Die Kündigungssperre des § 112 Nr. 1 InsO dient alleine dem Schutz der Insolvenzmasse und gerade nicht dem persönlichen Schutz des bei Insolvenzantragstellung im Zahlungsverzug befindlichen und damit vertragsuntreuen Mieters/ Schuldners vor dem Verlust der Wohnung.

Der vertragsuntreue Mieter darf durch das Insolvenzverfahren nicht auf Kosten des Vermieters einen über die Regelungen des Bürgerlichen Gesetzbuches hinausreichenden Kündigungsschutz erhalten. Andernfalls müsste der Vermieter das Mietverhältnis auch mit einem Mieter fortsetzen, der einen Rückstand von mindestens zwei Monatsmieten hat auflaufen lassen, auf längere Zeit fortsetzen, ohne dass die Begleichung der Rückstände gesichert ist.

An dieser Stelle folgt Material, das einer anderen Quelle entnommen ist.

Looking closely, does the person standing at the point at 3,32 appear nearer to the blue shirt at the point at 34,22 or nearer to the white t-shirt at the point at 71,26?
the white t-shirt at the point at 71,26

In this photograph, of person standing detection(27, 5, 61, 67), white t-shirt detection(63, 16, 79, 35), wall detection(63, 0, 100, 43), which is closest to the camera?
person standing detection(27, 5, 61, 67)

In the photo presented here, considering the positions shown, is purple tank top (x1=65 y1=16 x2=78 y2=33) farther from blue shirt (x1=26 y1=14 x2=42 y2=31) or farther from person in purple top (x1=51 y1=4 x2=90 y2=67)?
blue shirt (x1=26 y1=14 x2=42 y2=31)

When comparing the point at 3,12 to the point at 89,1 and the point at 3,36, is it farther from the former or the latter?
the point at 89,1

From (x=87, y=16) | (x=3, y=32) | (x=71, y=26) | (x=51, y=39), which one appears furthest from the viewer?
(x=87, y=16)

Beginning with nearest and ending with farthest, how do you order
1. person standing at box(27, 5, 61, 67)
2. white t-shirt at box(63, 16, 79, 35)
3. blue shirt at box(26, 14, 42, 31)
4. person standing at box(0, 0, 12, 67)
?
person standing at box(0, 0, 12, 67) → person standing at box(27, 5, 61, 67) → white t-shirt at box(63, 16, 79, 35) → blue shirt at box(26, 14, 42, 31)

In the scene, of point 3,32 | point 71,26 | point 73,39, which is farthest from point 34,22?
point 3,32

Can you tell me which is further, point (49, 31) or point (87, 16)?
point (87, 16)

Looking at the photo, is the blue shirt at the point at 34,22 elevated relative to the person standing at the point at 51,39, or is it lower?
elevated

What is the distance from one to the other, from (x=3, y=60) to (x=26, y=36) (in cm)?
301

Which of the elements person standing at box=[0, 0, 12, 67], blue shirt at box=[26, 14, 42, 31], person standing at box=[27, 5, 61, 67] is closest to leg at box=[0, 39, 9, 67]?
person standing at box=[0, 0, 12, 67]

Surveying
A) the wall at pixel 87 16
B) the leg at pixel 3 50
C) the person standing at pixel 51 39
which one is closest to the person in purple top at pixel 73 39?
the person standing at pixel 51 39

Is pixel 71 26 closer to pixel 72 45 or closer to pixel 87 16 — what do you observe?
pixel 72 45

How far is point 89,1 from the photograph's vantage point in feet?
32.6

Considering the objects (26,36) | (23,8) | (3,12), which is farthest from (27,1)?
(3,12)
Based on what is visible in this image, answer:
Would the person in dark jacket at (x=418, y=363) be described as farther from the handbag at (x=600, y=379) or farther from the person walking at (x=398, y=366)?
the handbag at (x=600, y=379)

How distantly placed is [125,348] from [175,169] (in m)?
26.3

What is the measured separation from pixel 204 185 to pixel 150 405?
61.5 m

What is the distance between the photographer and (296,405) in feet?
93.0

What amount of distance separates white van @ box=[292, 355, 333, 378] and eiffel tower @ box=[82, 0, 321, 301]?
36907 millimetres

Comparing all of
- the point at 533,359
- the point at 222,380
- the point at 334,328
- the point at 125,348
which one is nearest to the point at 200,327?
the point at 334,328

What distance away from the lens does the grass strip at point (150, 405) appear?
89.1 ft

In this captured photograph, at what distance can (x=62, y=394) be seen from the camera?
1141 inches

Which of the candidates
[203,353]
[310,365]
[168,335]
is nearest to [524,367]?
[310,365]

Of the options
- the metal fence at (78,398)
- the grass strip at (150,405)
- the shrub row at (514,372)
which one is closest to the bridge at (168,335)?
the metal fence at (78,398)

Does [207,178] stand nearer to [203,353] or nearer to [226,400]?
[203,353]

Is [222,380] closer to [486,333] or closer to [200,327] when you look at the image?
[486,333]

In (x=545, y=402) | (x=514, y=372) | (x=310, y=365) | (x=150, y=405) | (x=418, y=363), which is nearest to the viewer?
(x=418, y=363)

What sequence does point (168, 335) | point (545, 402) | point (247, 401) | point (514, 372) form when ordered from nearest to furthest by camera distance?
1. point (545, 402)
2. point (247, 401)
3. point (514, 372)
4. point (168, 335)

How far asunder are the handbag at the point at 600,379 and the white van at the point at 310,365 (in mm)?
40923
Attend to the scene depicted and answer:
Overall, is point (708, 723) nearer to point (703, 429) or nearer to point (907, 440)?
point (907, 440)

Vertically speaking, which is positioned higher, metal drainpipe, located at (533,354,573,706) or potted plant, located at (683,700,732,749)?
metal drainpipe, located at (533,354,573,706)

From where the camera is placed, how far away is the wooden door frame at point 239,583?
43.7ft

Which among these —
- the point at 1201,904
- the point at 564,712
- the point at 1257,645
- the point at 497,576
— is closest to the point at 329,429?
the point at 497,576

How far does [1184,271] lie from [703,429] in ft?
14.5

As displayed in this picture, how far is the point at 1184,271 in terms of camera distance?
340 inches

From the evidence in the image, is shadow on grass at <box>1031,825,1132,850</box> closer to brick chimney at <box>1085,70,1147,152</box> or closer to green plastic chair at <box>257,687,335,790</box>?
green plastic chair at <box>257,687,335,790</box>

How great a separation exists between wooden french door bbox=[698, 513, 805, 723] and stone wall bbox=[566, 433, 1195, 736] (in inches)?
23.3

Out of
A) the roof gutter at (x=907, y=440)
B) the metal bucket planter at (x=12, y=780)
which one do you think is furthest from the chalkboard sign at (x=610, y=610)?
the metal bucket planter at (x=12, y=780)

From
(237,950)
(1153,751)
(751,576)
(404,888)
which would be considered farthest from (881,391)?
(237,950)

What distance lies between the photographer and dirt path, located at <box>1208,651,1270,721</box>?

Mit dem Wirksamwerden der Enthaftungserklärung des Insolvenzverwalters/ Treuhänders entfällt deshalb die Kündigungssperre. Der Vermieter ist ab diesem Zeitpunkt nicht gehindert, eine Kündigung des Mietverhältnisses auf Mietrückstände zu stützen, mit denen der Mieter bereits vor Stellung des Insolvenzantrages in Verzug war.

Fazit

Für den Vermieter:

Mit hoher Wahrscheinlichkeit haben Vermieter die Möglichkeit, ein mit erheblichen Mietrückständen belastetes Mietverhältnis auch dann noch zu kündigen, wenn sich der Schuldner in die Insolvenz flüchtet.

Für den Mieter:

Schuldner, die mit Mietrückständen in ein Insolvenzverfahren gegangen sind, sollten nun besonders sorgfältig prüfen, ob ihnen möglicherweise eine Kündigung droht. Sollte eine Kündigung eingehen und Sie sich im SGB II („Hartz IV“) oder SGB XII- Bezug befinden, nehmen Sie bitte unbedingt Kontakt zu Ihrem zuständigen Jobcenter oder Sozialbürgerhaus auf. In München wenden Sie sich bitte an die Fachstelle zur Vermeidung von Obdachlosigkeit des Sozialreferats. Vielleicht kann durch eine entsprechende Intervention eine Räumung vermieden werden.